Официально он еще оставался главным певцом Революции. Но властьпредержащие уже начали проявлять холодность, чуткие подхалимы это приметили, а все, кто искренне не принимал поэзию Маяковского, наконец смогли об этом сказать: еще не «во весь голос», но все же – вслух. Во время его творческих вечеров зрители откровенно зевали, а то и освистывали поэта.
В начале 1930 года была организована выставка, посвященная двадцатилетию творческой деятельности Маяковского. Он к ней готовился как к празднику, сам придумал оформление, отбирал плакаты из «Окон РОСТА», которые считал образцовыми для своего творчества. На выставку пришла восторженная молодежь, но вот собратья по перу не явились выразить почтение «пролетарскому поэту». «Ни одного представителя литературных организаций не было, – вспоминает А.Т. Бромберг. – Никаких официальных приветствий в связи с двадцатилетием работы поэта не состоялось». Обиженный Маяковский заявил во всеуслышание: «Нет писателей? И это хорошо! Но это надо запомнить».

ЗАДАНИЯ |
[1] Какой годовщине была посвящена выставка начала 1930 года, согласно фрагменту о Маяковском?
[2] Напишите продолжение фрагмента о Маяковском после его последнего предложения.

ВЫБОРКА ДАННЫХ |
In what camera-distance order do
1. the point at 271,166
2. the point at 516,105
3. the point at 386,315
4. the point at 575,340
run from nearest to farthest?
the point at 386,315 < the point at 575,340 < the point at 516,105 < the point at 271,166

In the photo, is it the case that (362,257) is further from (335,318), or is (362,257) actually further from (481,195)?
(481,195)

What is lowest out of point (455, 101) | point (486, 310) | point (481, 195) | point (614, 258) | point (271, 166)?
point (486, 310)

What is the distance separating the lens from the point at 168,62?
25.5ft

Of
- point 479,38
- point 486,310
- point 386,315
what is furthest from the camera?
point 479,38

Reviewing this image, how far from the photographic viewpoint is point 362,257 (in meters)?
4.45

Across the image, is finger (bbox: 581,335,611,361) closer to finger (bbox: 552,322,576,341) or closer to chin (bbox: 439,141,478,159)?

* * *

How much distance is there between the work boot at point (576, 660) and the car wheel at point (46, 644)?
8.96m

...

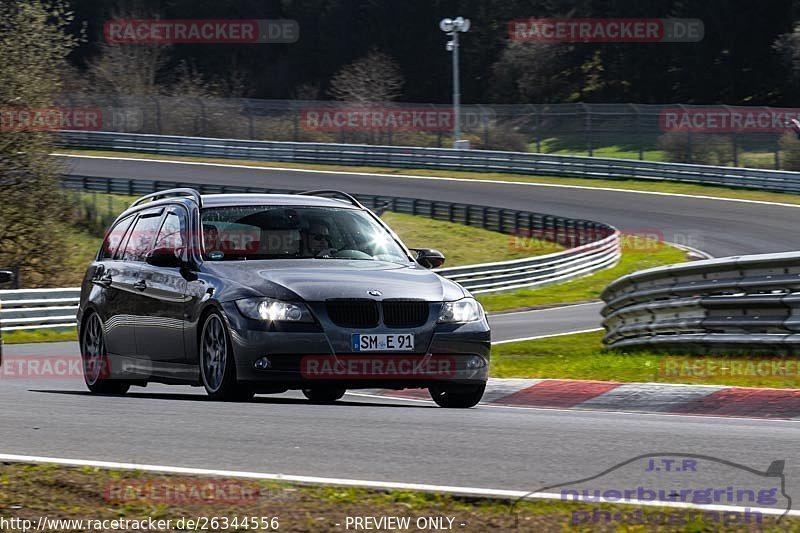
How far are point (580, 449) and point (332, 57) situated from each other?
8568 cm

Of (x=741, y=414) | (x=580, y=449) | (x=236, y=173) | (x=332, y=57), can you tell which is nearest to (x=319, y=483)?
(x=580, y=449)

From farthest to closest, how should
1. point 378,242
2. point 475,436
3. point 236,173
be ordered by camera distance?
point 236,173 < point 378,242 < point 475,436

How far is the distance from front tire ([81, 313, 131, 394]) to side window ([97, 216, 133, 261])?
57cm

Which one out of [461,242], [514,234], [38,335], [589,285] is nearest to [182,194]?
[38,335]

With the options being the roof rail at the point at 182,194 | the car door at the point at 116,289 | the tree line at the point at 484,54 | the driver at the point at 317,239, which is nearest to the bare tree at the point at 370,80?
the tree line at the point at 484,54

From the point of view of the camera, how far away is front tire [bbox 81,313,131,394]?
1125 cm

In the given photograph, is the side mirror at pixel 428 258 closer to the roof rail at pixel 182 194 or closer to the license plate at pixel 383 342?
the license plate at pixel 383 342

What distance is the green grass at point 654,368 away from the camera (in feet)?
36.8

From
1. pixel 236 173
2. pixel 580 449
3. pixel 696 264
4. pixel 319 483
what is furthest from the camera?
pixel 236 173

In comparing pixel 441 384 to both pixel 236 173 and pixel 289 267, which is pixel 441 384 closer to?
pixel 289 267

ОТВЕТЫ |
[1] Двадцатилетию творческой деятельности Маяковского.

[2]
Сходная ситуация повторилась, когда выставка переехала в Ленинград: на открытии не было руководителей ЛАПП. «Никогда не забуду, – вспоминала поэтесса Ольга Берггольц, – как в Доме печати на выставке Владимира Владимировича «Двадцать лет работы», которую почему-то почти бойкотировали «большие» писатели, мы, несколько человек сменовцев, буквально сутками дежурили около стендов, физически страдая оттого, с каким грустным и строгим лицом ходил по пустующим залам
В. Маяковский на книжном базаре среди красноармейцев. 1929 год
Владимир Владимирович в это время действительно был одинок: Лиля и Осип Брик уехали в Лондон, Маяковский остался без привычной поддержки. К тому же расстались они практически в состоянии ссоры. Навещая мать Маяковского перед отъездом, Лиля сказала: «Володя стал невыносим. Я так устала! Мы с Осей решили съездить в Лондон к маме». Если бы Лиля находилась рядом с ним, наверняка все бы обошлось. Она умела справляться с его депрессивными порывами. Но ее не было…
За четыре дня до смерти Маяковский выступал перед студентами-экономистами. Выступление превратилось в настоящую катастрофу.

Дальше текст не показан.